We pick up the shoes and, over lunch, we talk about Simon and how she must

ignore him. Simon’s becoming scary now because he’s hassling me to go see his family all the time, but I am too busy to go right now, so he is using Lilly to get his way. Simon and I get into a big argument about all this and it does not go well. I tell Simon that I was alive and in a coma when I was his imaginary friend, but he’s dead and needs to pass over, like his wife told him to. He’s been lucky to have the chance to see his family again, but it’s all too upsetting for everybody to understand - he must pass on. Simon’s not having any of this; he gets angry and says he will get into Lilly’s head if I don’t go see his family. I agree to keep Simon away from Lilly.

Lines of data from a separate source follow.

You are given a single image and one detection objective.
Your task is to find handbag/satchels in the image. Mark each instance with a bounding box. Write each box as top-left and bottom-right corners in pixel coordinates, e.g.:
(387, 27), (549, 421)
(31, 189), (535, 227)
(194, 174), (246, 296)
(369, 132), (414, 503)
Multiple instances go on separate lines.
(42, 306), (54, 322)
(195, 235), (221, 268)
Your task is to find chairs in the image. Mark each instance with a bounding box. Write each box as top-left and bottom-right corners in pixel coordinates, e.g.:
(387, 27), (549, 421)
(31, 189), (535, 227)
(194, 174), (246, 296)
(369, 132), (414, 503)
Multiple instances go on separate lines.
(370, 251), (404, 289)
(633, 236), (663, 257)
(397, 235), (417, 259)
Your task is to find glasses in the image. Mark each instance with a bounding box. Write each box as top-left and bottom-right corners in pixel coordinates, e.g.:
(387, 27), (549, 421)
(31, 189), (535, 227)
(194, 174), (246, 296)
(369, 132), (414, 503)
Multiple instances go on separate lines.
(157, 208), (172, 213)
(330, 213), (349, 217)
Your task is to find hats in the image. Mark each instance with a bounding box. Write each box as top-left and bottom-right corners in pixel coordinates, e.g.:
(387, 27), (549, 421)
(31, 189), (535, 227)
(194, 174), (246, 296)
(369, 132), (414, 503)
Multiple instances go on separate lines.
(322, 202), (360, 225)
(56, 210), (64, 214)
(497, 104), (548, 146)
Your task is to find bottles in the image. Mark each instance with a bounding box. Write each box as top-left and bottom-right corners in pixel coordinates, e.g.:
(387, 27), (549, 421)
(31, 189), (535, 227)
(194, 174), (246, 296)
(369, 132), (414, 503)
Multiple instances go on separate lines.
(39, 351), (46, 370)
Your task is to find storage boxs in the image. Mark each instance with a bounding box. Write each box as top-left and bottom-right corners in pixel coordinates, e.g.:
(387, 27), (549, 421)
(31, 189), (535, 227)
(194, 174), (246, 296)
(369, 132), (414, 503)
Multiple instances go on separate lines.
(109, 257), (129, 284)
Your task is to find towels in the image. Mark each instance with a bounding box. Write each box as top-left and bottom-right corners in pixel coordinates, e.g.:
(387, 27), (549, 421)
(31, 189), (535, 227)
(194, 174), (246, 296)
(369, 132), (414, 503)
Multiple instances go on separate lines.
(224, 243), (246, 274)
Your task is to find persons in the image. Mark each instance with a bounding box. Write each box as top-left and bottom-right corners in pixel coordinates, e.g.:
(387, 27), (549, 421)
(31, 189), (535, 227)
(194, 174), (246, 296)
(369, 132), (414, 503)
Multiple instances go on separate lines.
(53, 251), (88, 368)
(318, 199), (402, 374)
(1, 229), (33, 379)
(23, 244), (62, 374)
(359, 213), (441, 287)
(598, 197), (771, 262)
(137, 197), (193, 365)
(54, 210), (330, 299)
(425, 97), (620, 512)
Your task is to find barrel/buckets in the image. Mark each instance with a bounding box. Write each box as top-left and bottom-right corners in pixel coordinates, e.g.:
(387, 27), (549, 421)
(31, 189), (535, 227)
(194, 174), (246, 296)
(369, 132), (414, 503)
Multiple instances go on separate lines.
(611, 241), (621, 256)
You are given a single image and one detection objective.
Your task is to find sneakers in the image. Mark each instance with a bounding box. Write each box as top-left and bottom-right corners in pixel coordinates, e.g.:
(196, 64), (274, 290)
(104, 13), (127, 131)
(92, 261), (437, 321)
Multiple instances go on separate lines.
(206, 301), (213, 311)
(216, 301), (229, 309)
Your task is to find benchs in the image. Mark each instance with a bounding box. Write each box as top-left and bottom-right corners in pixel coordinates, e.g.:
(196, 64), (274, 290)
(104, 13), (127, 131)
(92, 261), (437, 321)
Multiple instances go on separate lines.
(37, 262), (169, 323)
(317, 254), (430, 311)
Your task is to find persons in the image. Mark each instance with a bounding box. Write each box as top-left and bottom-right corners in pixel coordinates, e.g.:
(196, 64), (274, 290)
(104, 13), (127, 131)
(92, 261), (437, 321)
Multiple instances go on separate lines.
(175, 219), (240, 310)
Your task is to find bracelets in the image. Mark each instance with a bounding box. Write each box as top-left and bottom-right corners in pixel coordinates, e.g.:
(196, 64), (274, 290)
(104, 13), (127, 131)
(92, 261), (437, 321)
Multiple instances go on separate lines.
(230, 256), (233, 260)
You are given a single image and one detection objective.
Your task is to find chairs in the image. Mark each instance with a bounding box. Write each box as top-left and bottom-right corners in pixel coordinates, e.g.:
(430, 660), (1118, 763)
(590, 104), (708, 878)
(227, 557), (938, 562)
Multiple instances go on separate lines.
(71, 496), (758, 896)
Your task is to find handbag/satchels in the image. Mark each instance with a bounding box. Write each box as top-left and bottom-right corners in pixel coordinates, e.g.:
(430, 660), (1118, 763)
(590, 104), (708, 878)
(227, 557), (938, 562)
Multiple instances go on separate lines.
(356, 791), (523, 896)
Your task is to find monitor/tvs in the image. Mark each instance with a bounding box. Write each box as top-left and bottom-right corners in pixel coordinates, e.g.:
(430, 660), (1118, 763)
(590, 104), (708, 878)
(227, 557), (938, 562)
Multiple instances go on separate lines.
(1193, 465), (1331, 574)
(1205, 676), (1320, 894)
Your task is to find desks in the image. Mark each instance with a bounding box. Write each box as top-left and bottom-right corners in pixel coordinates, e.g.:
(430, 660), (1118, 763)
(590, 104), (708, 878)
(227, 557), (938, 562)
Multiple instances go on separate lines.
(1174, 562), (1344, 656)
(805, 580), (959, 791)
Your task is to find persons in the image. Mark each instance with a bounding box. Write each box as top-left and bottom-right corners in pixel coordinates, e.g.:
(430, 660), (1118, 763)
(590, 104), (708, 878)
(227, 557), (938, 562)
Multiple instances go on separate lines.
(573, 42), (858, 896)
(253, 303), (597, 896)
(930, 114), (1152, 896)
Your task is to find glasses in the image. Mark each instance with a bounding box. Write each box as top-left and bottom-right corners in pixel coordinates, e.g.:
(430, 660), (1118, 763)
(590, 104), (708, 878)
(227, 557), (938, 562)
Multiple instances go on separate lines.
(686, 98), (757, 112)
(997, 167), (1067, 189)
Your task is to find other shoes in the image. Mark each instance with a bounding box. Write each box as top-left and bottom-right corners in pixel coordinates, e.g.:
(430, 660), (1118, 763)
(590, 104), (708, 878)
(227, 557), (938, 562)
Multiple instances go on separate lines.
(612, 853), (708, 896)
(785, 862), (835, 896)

On the drive to Los Angeles I speak to Simon about seeing his family: that it should be about saying goodbye then passing over - that it’s the right thing to do. We go back and fourth on it, but Simon agrees at last.

We see his family, we had a lovely lunch and sat in the park and watched his kid play and chatted non stop about all the good times. It’s been a lovely day, but now it’s time to say goodbye. Simon walks into the light, turns and waves. It’s very sad and we all cried together. I left saying we’ll speak soon.

On the drive back to San Diego I feel alone and it feels good. Its over the crazy part of my life is over, its like I have lived two lives. Now what, where will I end up on my own, what is my path in life, or am I living it. Time will tell. I get home and Paula makes me feel great and loved and its nice to have a fun friend to hang with. My family are always coming around see how were doing, life was great. Our short film was doing the rounds. I had lots of editing work but I had hopes of traveling the world with my camera some day. That I think is my calling. I am at Last truly happy in my life. My brother invites Paula and I over for a BBQ and I see Lilly in the garden talking to someone, so I say, Hey Lilly, who you talking to?

To my horror she replies, Simon, you know, I told you about him.

I turn cold. He’s no longer with me so I have no control over it - All I used to have to do is stay away from Lilly and he could not get into her head. Now he’s free to do as he pleases. I thought he had passed on, but he fooled us all. Now the horror begins.